Judge Walker authored a dissenting opinion.
Thursday, September 12, 2019
The Supreme Court’s order stays the district court’s preliminary injunction against the Trump administration’s recent restrictions on asylum eligibility. The order states:
The district court’s July 24, 2019 order granting a preliminary injunction and September 9, 2019 order restoring the nationwide scope of the injunction are stayed in full pending disposition of the Government’s appeal in the United States Court of Appeals for the Ninth Circuit and disposition of the Government’s petition for a writ of certiorari, if such writ is sought.
Justice Sotomayor wrote a dissent, joined by Justice Ginsburg. She concludes:
In sum, granting a stay pending appeal should be an “extraordinary” act.

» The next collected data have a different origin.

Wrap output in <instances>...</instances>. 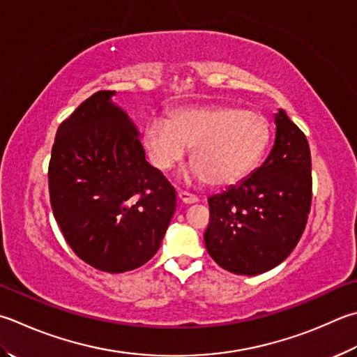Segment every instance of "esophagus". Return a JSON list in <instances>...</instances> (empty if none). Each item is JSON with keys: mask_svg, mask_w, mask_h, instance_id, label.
I'll return each instance as SVG.
<instances>
[{"mask_svg": "<svg viewBox=\"0 0 357 357\" xmlns=\"http://www.w3.org/2000/svg\"><path fill=\"white\" fill-rule=\"evenodd\" d=\"M178 199H180V202H183V204H186V205H191V204H196V202H199L197 196H194V194H190L186 191H180Z\"/></svg>", "mask_w": 357, "mask_h": 357, "instance_id": "obj_1", "label": "esophagus"}]
</instances>
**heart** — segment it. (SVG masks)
I'll list each match as a JSON object with an SVG mask.
<instances>
[{
  "instance_id": "1",
  "label": "heart",
  "mask_w": 357,
  "mask_h": 357,
  "mask_svg": "<svg viewBox=\"0 0 357 357\" xmlns=\"http://www.w3.org/2000/svg\"><path fill=\"white\" fill-rule=\"evenodd\" d=\"M271 130L267 119L230 105L181 107L169 121L153 118L144 129L151 163L169 171L192 147L194 163L186 177L197 183L231 185L245 177L264 153Z\"/></svg>"
}]
</instances>
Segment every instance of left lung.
<instances>
[{"label":"left lung","instance_id":"obj_1","mask_svg":"<svg viewBox=\"0 0 357 357\" xmlns=\"http://www.w3.org/2000/svg\"><path fill=\"white\" fill-rule=\"evenodd\" d=\"M277 135L257 171L208 199L204 234L210 257L228 272L258 275L277 267L298 244L312 200L311 151L305 133L284 110Z\"/></svg>","mask_w":357,"mask_h":357}]
</instances>
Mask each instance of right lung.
<instances>
[{
  "mask_svg": "<svg viewBox=\"0 0 357 357\" xmlns=\"http://www.w3.org/2000/svg\"><path fill=\"white\" fill-rule=\"evenodd\" d=\"M98 91L59 126L48 169L52 214L77 257L123 273L160 248L176 211V191L146 161L139 133Z\"/></svg>",
  "mask_w": 357,
  "mask_h": 357,
  "instance_id": "add662e5",
  "label": "right lung"
}]
</instances>
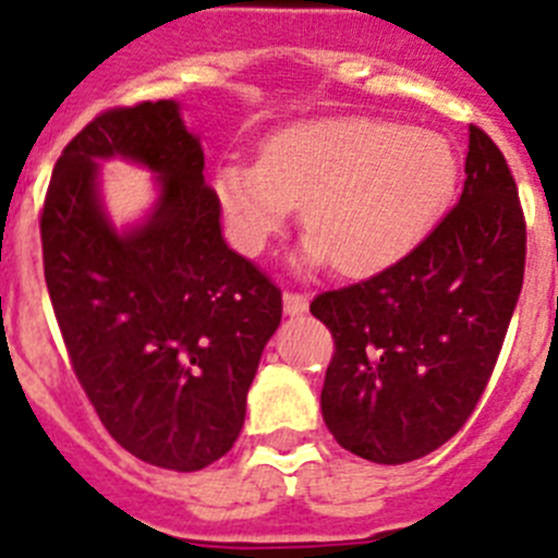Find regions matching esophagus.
I'll list each match as a JSON object with an SVG mask.
<instances>
[{
    "label": "esophagus",
    "mask_w": 558,
    "mask_h": 558,
    "mask_svg": "<svg viewBox=\"0 0 558 558\" xmlns=\"http://www.w3.org/2000/svg\"><path fill=\"white\" fill-rule=\"evenodd\" d=\"M282 304H284V315H290V318H295V315H304V313H307V307H310L307 295L290 293V290H284Z\"/></svg>",
    "instance_id": "1"
}]
</instances>
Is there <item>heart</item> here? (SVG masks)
Instances as JSON below:
<instances>
[{"label":"heart","instance_id":"b5f03b06","mask_svg":"<svg viewBox=\"0 0 558 558\" xmlns=\"http://www.w3.org/2000/svg\"><path fill=\"white\" fill-rule=\"evenodd\" d=\"M458 159L441 133L374 117L282 128L263 161L226 159L215 195L240 248L263 251L304 204L299 265L363 276L411 254L447 209Z\"/></svg>","mask_w":558,"mask_h":558}]
</instances>
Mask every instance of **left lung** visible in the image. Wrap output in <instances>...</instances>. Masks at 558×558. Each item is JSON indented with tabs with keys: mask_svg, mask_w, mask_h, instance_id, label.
I'll return each instance as SVG.
<instances>
[{
	"mask_svg": "<svg viewBox=\"0 0 558 558\" xmlns=\"http://www.w3.org/2000/svg\"><path fill=\"white\" fill-rule=\"evenodd\" d=\"M463 172L458 206L405 259L310 304L335 338L324 422L366 461L408 463L450 441L514 315L525 220L509 165L475 125Z\"/></svg>",
	"mask_w": 558,
	"mask_h": 558,
	"instance_id": "1",
	"label": "left lung"
}]
</instances>
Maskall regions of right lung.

Williams, 442 U. S., at 1311. Unfortunately, it appears the Government has treated this exceptional mechanism as a new normal. Historically, the Government has made this kind of request rarely; now it does so reflexively. See, e.g., Vladeck, The Solicitor General and the Shadow Docket, 133 Harv. L. Rev. (forthcoming Nov. 2019). Not long ago, the Court resisted the shortcut the Government now invites. See Trump v. East Bay Sanctuary Covenant, 586 U. S. ___ (2018). I regret that my colleagues have not exercised the same restraint here. I respectfully dissent.